- [TASK DETAILS]
Reproduce, exactly, the lines of the material below from the line containing "LOTTE DRESS IVORY" through the line containing "HVAC Repair in Grand Saline", with both end lines included and nothing else.

- [RECORD SET]
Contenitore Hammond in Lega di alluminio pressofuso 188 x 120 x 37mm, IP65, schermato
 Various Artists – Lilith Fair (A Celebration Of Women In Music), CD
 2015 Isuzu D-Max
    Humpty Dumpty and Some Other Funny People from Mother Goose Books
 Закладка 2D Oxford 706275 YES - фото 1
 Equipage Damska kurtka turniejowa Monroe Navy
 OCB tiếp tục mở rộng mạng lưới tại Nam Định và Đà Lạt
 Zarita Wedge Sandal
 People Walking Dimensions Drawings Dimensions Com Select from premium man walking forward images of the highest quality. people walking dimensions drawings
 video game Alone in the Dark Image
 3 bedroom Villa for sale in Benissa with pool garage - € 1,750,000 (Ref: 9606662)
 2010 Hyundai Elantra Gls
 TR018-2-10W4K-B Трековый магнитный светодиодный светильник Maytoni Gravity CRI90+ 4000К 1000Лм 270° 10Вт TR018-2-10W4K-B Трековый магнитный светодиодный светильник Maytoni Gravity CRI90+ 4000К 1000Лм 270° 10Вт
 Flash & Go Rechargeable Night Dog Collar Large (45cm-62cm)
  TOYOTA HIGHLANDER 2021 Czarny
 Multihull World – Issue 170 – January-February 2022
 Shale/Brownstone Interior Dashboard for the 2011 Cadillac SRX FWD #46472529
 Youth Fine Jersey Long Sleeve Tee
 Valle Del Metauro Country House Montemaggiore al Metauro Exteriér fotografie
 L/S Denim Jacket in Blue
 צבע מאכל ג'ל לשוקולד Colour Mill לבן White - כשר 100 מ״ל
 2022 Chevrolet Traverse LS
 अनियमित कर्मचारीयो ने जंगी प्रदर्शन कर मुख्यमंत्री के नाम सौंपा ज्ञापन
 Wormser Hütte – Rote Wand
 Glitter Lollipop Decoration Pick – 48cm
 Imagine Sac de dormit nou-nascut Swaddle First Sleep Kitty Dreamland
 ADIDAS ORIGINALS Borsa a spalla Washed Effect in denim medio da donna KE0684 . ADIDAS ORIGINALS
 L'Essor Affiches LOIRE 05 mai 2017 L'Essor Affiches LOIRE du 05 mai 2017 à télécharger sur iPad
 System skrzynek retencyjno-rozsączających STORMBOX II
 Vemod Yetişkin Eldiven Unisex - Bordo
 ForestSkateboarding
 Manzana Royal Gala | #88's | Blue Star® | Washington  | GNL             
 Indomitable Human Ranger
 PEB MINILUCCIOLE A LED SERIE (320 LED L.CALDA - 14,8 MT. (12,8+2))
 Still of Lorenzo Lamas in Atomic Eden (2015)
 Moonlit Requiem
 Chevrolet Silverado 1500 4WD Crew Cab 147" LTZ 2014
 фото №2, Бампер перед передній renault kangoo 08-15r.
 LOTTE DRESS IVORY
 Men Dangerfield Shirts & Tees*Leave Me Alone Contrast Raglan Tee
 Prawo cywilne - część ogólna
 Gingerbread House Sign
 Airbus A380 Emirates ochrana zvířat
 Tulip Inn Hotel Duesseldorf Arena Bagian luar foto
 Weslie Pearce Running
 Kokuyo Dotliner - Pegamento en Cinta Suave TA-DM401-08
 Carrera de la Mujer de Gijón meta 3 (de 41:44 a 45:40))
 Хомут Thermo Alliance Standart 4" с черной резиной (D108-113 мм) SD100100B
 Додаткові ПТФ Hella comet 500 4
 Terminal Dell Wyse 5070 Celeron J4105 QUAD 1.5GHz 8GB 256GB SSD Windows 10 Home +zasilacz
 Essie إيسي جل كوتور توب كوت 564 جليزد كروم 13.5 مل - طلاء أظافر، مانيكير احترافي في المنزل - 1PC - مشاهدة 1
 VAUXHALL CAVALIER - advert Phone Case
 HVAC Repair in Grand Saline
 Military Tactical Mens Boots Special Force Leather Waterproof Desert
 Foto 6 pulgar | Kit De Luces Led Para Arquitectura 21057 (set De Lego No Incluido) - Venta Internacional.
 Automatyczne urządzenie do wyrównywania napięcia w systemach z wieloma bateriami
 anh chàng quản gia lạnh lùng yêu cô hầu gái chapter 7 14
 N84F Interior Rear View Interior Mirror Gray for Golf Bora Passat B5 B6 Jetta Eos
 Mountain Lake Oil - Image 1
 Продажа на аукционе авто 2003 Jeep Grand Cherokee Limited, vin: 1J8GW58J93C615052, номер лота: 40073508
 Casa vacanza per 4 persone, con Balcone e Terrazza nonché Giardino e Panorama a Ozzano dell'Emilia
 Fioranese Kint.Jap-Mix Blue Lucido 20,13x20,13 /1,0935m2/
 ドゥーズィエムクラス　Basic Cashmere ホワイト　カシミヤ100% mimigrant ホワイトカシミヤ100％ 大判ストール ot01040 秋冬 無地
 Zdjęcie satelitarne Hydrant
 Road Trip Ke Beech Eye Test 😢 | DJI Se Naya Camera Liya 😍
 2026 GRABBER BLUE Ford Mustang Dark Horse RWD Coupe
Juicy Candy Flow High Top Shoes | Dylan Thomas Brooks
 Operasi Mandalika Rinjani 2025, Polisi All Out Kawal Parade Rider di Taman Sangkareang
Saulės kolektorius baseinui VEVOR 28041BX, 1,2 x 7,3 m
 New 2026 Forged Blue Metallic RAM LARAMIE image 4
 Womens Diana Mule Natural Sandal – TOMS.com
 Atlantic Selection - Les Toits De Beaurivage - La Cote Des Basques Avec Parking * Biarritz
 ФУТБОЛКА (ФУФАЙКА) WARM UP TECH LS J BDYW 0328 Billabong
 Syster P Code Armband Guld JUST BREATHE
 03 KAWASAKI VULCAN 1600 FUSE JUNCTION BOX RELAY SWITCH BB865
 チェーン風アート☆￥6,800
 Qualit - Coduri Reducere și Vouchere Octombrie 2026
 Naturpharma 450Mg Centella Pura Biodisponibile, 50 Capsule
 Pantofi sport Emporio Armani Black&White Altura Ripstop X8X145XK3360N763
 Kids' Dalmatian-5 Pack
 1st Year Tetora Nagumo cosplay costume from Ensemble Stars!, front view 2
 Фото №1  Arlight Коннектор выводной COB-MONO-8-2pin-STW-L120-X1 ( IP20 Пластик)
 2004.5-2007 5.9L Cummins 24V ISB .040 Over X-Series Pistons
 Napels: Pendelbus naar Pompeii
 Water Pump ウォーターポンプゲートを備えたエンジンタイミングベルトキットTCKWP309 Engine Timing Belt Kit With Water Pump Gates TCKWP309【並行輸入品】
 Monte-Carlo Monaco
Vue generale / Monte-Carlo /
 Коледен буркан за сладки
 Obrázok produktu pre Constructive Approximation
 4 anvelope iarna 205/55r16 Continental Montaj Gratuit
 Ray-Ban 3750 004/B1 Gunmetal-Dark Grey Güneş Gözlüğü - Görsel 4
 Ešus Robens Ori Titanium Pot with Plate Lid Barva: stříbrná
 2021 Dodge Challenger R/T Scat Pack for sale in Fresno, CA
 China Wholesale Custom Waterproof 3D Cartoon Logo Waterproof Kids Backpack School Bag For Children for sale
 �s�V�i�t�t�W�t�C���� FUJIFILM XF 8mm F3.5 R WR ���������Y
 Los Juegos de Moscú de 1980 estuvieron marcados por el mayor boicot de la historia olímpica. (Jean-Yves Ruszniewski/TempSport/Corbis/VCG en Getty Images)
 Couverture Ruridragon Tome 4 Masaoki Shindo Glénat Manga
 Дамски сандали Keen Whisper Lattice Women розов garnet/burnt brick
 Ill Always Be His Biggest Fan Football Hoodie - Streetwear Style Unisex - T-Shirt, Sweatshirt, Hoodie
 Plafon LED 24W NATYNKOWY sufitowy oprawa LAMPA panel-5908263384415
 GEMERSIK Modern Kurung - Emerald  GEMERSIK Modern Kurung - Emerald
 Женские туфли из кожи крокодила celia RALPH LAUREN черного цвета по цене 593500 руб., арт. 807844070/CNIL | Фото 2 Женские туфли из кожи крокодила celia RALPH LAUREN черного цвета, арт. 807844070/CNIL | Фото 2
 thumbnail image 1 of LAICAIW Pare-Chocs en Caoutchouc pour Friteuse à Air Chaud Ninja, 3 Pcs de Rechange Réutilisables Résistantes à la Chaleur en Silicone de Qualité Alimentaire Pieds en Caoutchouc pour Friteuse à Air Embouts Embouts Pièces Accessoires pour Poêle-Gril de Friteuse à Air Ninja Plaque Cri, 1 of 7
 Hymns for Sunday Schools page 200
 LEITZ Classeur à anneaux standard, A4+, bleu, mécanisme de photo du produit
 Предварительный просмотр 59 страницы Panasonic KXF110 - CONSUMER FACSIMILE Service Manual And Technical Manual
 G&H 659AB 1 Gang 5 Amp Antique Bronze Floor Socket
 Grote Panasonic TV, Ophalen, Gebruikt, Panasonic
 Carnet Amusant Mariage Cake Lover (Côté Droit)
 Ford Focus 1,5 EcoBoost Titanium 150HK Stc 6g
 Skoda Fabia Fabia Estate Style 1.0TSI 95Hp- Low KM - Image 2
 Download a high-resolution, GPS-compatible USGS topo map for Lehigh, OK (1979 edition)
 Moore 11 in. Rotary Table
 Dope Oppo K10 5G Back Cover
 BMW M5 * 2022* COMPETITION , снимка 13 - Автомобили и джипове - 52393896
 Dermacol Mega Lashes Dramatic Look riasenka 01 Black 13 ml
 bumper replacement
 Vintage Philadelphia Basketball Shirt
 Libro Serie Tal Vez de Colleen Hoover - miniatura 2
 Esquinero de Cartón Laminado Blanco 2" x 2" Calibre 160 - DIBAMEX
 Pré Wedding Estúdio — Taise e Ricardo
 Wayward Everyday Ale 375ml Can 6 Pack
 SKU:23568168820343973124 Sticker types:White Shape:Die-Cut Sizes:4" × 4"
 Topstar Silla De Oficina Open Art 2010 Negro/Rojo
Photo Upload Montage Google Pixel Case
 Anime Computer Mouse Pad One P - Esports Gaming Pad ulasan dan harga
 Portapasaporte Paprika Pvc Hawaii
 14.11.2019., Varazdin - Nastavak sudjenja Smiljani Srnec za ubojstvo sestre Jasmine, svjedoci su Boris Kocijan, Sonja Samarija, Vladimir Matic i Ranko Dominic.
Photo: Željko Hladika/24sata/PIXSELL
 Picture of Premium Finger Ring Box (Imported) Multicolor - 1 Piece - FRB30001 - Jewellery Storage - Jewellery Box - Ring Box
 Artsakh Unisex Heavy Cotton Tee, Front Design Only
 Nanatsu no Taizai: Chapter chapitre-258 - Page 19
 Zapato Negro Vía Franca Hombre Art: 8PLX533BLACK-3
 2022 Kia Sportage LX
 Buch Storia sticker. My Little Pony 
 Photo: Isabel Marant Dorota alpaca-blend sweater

- [RESULT FOR THIS TASK]
 LOTTE DRESS IVORY
 Men Dangerfield Shirts & Tees*Leave Me Alone Contrast Raglan Tee
 Prawo cywilne - część ogólna
 Gingerbread House Sign
 Airbus A380 Emirates ochrana zvířat
 Tulip Inn Hotel Duesseldorf Arena Bagian luar foto
 Weslie Pearce Running
 Kokuyo Dotliner - Pegamento en Cinta Suave TA-DM401-08
 Carrera de la Mujer de Gijón meta 3 (de 41:44 a 45:40))
 Хомут Thermo Alliance Standart 4" с черной резиной (D108-113 мм) SD100100B
 Додаткові ПТФ Hella comet 500 4
 Terminal Dell Wyse 5070 Celeron J4105 QUAD 1.5GHz 8GB 256GB SSD Windows 10 Home +zasilacz
 Essie إيسي جل كوتور توب كوت 564 جليزد كروم 13.5 مل - طلاء أظافر، مانيكير احترافي في المنزل - 1PC - مشاهدة 1
 VAUXHALL CAVALIER - advert Phone Case
 HVAC Repair in Grand Saline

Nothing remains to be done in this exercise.